抓取网页内容,提取文本和链接,转换为Markdown格式保存到本地。

Project description

page-extract

page-extract 是一个简单易用的命令行工具，可以自动抓取网页内容，提取文本、链接和邮箱地址，并转换为干净的 Markdown 格式保存到本地。无论是研究资料收集、内容归档还是数据分析，都能帮你快速完成网页内容提取。

功能特性

智能内容提取：自动识别网页主体内容，去除导航栏、页脚、脚本等干扰元素
HTML 转 Markdown：将网页 HTML 转换为干净易读的 Markdown 格式
链接汇总：提取页面所有唯一链接（自动转为绝对 URL）
邮箱提取：自动识别并提取页面中的邮箱地址（mailto 链接）
批量处理：支持一次处理多个 URL，带进度条显示
文件读取：可从文本文件批量读取 URL 列表（支持注释）
彩色输出：终端显示美观的进度条和状态信息
智能容错：请求失败时自动跳过，不影响其他 URL 处理

安装和环境配置

前置要求

Python 3.10 或更高版本
pip 包管理工具

安装步骤

直接从 PyPI 安装（发布后）

pip install page-extract

验证安装

安装完成后，在终端运行以下命令验证是否成功：

page --help

如果看到帮助信息，说明安装成功！

使用示例和代码片段

命令行使用方法

1. 抓取单个网页

page https://example.com

执行效果：

抓取 https://example.com 网页
自动提取标题、正文、链接和邮箱
保存到 output/ 目录下的 .md 文件

2. 抓取多个网页

page https://example.com https://example.org https://example.net

3. 指定输出目录

page https://example.com -o my_articles

这会将 Markdown 文件保存到 my_articles/ 目录（自动创建）。

4. 从文件读取 URL 列表

创建一个文本文件 urls.txt，每行一个 URL：

# 这是注释，会被忽略
https://example.com
https://example.org

# 下面的 URL 也会被处理
https://example.net

运行命令：

page -f urls.txt

5. 命令行参数 + 文件混合使用

page https://example.com -f urls.txt -o results

这会处理命令行指定的 URL 和文件中的所有 URL。

▶ _数据部分_:
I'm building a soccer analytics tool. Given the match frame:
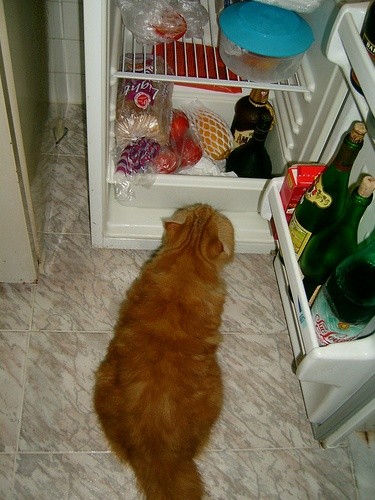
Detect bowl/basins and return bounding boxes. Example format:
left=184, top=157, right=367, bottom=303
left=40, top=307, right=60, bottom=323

▶ _必做任务_:
• a. 在 page-extract 说明中，安装完成后为什么要在终端运行 page --help？请用一到三句话作答。
• b. 请照原文抄写 page-extract 说明中从“抓取 https://example.com 网页”起、到“文件保存到 my_articles/ 目录（自动创建）。”为止（含这两处）的文字。

▶ _逐题答案_:
• a. 运行这条命令是为了验证安装是否成功。如果终端显示出帮助信息，就说明安装已经成功。

• b.
抓取 https://example.com 网页
自动提取标题、正文、链接和邮箱
保存到 output/ 目录下的 .md 文件

2. 抓取多个网页

page https://example.com https://example.org https://example.net

3. 指定输出目录

page https://example.com -o my_articles

这会将 Markdown 文件保存到 my_articles/ 目录（自动创建）。